The 90s gave us many things, among them grunge, The Real World, apathy, and other touchstones of Generation X. Usually relegated to the bottom of the list is sketch comedy, even though countless classics emerged during the decade: In Living Color, Mr. Show, The State, and Upright Citizens Brigade, just to name a few.
So it’s fitting that IFC’s Portlandia launches with the song “Dream of the 90s.” According to the show, the stereotypical 90s lifestyle – piercings and tattoos, environmentalism, bicycling, coffeeshop culture – is still going strong in Portland, “the city where young people go to retire.”
The targets of parody basically equate to examples of hipster culture, to the point where Portland is a stand-in for hipster meccas like Williamsburg and Austin. Widening the net definitely makes the show more relatable, but it sacrifices any sense of nuance about Portland’s specific character. This probably isn’t a big loss; if you want accuracy, watch the Travel Channel.
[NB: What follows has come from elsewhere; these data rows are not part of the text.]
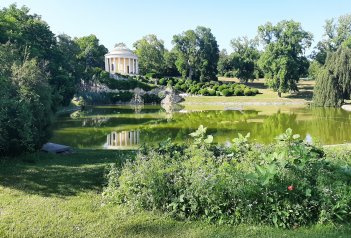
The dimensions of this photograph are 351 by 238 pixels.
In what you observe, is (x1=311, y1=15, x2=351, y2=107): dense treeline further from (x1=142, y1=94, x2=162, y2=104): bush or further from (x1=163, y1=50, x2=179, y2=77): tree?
(x1=163, y1=50, x2=179, y2=77): tree

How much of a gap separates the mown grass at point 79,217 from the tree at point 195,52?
207 ft

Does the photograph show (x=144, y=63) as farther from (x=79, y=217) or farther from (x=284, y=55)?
(x=79, y=217)

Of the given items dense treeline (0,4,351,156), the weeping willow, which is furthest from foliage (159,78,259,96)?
the weeping willow

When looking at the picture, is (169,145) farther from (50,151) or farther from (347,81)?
(347,81)

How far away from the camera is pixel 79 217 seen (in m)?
5.44

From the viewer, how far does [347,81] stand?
3800 centimetres

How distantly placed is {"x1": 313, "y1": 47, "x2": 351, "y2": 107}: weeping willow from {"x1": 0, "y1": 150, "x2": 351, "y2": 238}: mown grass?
1423 inches

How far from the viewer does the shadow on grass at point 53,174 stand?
22.5ft

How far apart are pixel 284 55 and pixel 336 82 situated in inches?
490

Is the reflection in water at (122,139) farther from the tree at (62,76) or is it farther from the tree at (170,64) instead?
the tree at (170,64)

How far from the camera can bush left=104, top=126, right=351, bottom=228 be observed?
501 centimetres

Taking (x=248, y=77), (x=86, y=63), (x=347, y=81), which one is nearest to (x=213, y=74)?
(x=248, y=77)

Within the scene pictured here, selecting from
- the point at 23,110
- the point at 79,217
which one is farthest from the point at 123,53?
the point at 79,217

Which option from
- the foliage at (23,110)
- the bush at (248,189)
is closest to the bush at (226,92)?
the foliage at (23,110)
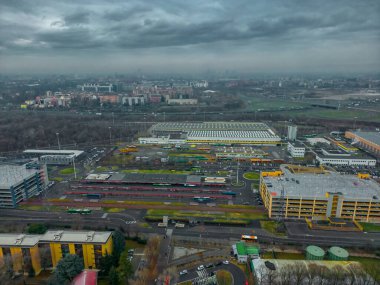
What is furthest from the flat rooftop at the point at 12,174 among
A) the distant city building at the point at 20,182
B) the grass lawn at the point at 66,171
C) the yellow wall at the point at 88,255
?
the yellow wall at the point at 88,255

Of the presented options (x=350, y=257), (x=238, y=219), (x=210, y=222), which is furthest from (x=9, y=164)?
(x=350, y=257)

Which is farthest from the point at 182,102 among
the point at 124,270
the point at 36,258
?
the point at 124,270

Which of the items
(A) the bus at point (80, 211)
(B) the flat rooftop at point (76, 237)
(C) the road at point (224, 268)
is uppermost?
(B) the flat rooftop at point (76, 237)

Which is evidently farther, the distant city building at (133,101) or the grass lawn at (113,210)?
the distant city building at (133,101)

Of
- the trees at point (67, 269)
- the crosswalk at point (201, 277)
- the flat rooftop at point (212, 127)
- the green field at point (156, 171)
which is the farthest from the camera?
the flat rooftop at point (212, 127)

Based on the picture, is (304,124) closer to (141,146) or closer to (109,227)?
(141,146)

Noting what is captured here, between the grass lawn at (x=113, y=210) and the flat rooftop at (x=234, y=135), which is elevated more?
the flat rooftop at (x=234, y=135)

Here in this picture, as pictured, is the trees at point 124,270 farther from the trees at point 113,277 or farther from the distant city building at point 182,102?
the distant city building at point 182,102

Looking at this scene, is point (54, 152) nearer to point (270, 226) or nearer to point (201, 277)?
point (201, 277)

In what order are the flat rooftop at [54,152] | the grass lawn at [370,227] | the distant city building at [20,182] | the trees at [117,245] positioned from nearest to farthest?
the trees at [117,245], the grass lawn at [370,227], the distant city building at [20,182], the flat rooftop at [54,152]
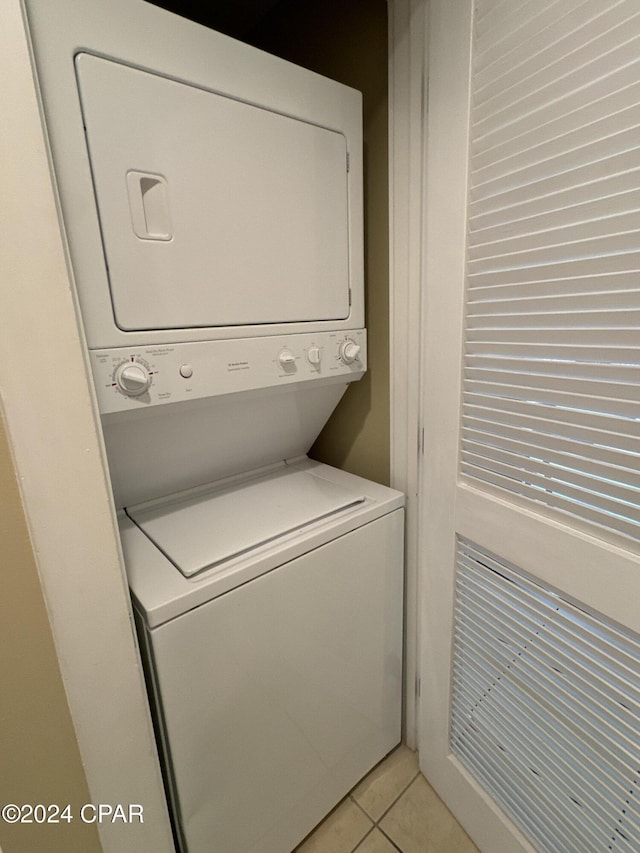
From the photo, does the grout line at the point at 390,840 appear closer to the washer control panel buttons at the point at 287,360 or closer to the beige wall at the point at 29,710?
the beige wall at the point at 29,710

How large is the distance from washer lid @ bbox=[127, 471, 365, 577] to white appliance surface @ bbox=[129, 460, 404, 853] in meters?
0.02

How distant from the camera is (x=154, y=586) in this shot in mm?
1046

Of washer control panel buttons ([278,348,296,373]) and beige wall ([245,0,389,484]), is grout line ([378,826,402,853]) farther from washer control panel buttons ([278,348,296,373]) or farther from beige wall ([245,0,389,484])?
washer control panel buttons ([278,348,296,373])

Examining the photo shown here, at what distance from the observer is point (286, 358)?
1249 millimetres

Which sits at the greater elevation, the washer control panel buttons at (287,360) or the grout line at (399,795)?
the washer control panel buttons at (287,360)

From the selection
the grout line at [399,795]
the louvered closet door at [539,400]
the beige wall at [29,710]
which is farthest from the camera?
the grout line at [399,795]

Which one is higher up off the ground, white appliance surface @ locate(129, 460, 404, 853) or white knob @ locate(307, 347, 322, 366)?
white knob @ locate(307, 347, 322, 366)

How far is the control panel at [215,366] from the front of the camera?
3.23 ft

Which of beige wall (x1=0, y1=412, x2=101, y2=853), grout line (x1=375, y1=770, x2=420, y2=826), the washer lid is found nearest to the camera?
beige wall (x1=0, y1=412, x2=101, y2=853)

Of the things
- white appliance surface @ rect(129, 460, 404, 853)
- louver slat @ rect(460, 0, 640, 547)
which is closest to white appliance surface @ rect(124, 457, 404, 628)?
white appliance surface @ rect(129, 460, 404, 853)

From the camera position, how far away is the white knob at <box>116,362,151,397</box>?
98 cm

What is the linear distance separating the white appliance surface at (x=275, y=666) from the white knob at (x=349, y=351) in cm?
47

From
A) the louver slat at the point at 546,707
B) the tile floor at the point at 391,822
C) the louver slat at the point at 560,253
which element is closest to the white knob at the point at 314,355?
the louver slat at the point at 560,253

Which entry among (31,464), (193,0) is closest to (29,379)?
(31,464)
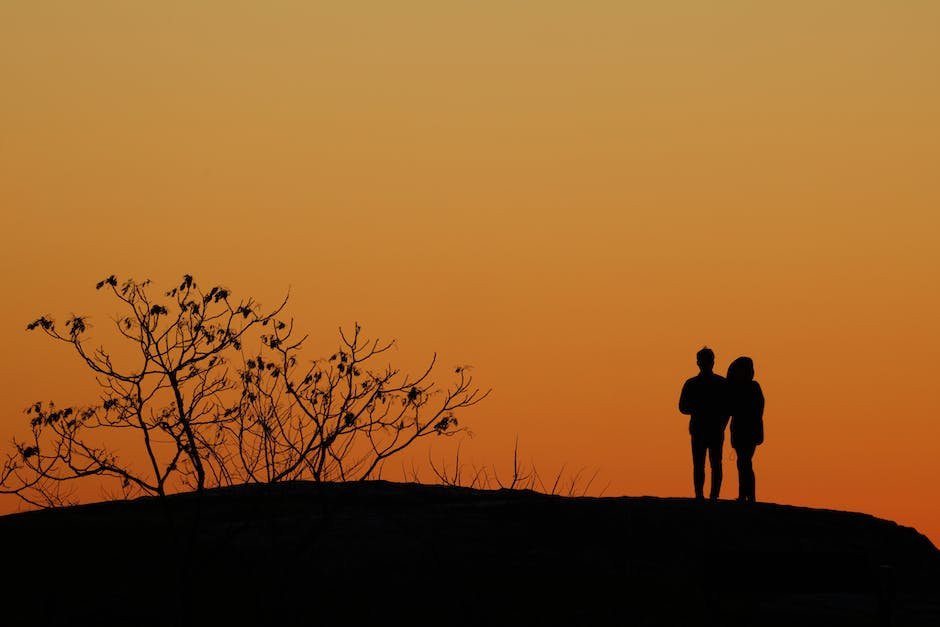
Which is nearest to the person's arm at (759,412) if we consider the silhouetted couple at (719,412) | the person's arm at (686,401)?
the silhouetted couple at (719,412)

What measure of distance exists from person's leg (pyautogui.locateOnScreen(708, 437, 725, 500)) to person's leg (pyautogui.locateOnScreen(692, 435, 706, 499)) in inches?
5.1

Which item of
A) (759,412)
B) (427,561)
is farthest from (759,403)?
(427,561)

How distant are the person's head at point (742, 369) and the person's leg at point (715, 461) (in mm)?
921

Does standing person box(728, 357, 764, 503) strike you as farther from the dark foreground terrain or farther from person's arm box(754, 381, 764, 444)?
the dark foreground terrain

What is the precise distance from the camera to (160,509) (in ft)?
72.4

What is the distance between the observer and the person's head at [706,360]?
20.1m

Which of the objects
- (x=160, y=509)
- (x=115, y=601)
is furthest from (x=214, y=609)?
(x=160, y=509)

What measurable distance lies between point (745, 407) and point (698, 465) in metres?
1.08

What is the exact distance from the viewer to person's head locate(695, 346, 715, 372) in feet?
66.1

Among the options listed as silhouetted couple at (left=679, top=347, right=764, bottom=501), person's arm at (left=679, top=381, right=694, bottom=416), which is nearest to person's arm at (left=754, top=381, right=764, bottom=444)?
silhouetted couple at (left=679, top=347, right=764, bottom=501)

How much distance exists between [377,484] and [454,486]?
1318 millimetres

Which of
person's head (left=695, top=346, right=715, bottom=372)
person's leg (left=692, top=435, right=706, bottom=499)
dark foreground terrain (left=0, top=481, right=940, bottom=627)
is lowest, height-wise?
dark foreground terrain (left=0, top=481, right=940, bottom=627)

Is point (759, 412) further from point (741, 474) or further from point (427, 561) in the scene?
point (427, 561)

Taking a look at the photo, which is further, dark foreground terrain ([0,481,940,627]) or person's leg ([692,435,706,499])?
person's leg ([692,435,706,499])
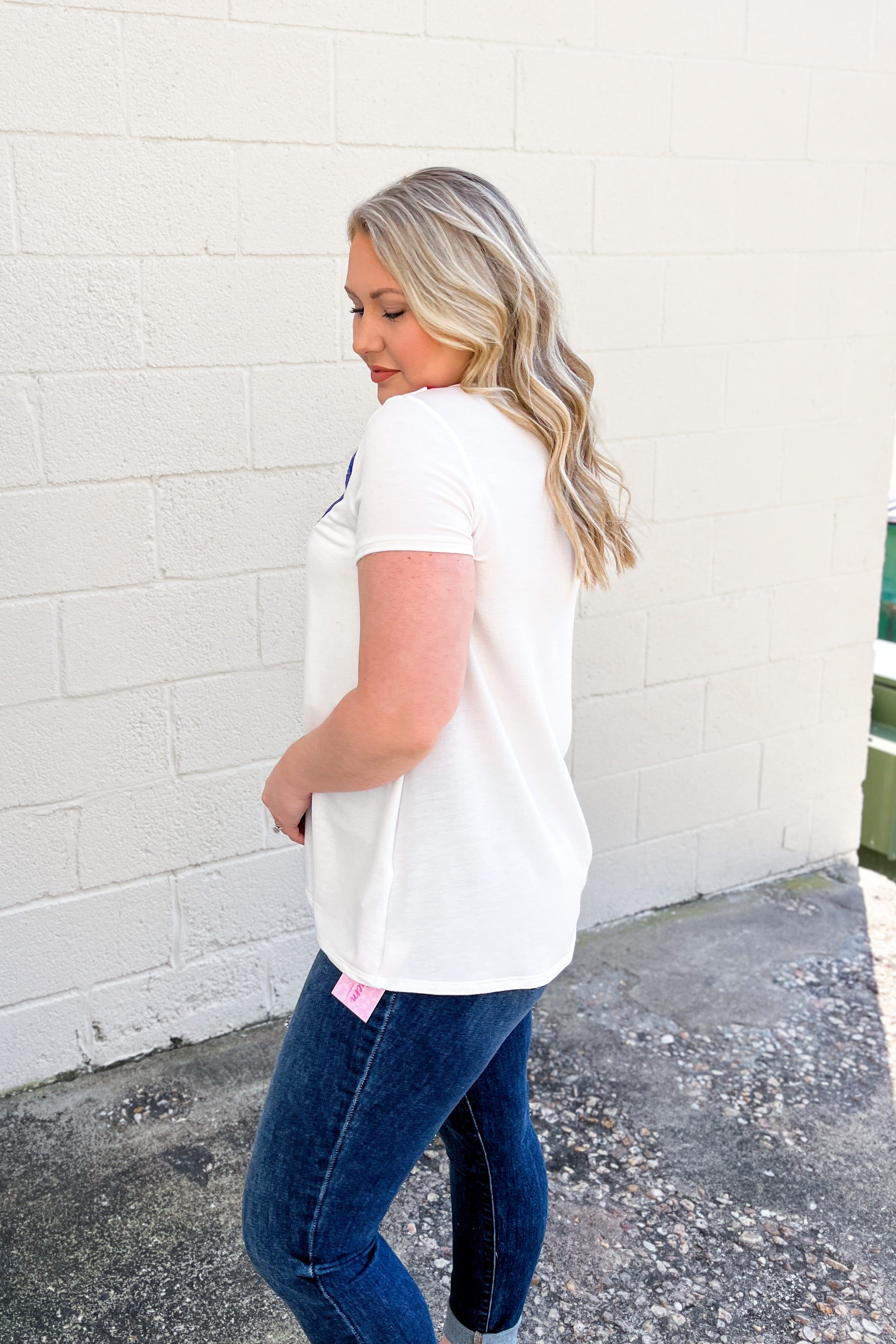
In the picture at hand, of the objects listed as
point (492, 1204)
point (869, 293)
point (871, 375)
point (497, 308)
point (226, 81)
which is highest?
point (226, 81)

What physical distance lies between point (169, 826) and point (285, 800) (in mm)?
1272

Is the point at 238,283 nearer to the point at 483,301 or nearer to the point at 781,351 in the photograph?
the point at 483,301

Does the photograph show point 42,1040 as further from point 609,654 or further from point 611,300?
point 611,300

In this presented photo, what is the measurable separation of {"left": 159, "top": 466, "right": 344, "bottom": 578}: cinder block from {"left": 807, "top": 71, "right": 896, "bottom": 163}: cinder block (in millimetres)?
1611

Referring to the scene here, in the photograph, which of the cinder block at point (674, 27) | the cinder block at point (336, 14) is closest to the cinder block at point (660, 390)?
the cinder block at point (674, 27)

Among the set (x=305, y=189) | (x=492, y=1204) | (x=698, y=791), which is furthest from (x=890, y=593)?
(x=492, y=1204)

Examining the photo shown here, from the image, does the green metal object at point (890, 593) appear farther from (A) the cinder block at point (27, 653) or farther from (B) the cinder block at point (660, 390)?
(A) the cinder block at point (27, 653)

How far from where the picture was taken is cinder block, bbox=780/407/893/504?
128 inches

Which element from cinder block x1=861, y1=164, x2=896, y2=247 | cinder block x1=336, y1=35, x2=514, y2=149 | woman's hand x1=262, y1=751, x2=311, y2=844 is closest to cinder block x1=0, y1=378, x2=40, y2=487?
cinder block x1=336, y1=35, x2=514, y2=149

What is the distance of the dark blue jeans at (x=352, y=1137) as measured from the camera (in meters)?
1.25

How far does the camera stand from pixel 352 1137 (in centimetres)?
125

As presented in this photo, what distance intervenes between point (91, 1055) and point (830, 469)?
2427 mm

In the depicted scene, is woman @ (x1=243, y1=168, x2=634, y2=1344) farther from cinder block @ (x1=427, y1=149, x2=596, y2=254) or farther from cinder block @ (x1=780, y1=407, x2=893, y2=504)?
cinder block @ (x1=780, y1=407, x2=893, y2=504)

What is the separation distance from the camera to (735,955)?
122 inches
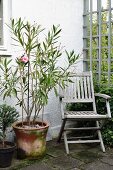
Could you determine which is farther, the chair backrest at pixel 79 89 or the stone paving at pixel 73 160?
the chair backrest at pixel 79 89

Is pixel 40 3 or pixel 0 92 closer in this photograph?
pixel 0 92

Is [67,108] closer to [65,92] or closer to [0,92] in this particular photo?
[65,92]

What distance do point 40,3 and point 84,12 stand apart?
1009 millimetres

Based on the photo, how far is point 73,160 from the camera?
402 centimetres

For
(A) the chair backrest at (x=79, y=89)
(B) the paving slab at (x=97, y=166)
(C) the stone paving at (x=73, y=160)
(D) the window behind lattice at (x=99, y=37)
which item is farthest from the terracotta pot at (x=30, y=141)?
(D) the window behind lattice at (x=99, y=37)

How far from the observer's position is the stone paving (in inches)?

Skits about OCD locavores, adult hide-and-seek leagues, and feminist book stores hit their marks; “putting birds on things” and hand blown lightbulbs, not as much. Occasionally, the perfect mix of concept, execution and editing results in instant classics: terrifying “Google culture” offices and competitive readers (“I did not like the ending.”) are terrific.
Armisen and Brownstein carry the bulk of the show by themselves, playing a variety of recurring and one-off characters. In true sketch show fashion, they have no problem cross-dressing and gender-swapping for effect. Guest actors fill out the roster with hilarious results: Steve Buscemi, Heather Graham, and Aubrey Plaza make appearances, and Kyle MacLachlan shows up in a few episodes, known only as The Mayor.
The show’s use of indie musicians, however, is mixed. In a biting bit of satire about the state of the music industry, the couple hires Aimee Mann as their housekeeper. The two bounce between super-fan and super-yuppie, dishing out cleaning tips and insulting other female singer-songwriters (Sarah McLachlan wins the award for the Best Cameo of All Time). Unfortunately, the SXSW parody episode entitled “Blunderbuss” is a one-note joke stretched over twenty minutes, with fan-service cameos by James Mercer, Colin Meloy, Corin Tucker and Gus Van Zant wasted.
By the last episode, I found the series to be sputtering and grasping for straws. I’m not sure that there is enough material to mine for the recently-greenlit second season. If the first season felt like mid-90s SNL, I fear the second will feel like MadTV.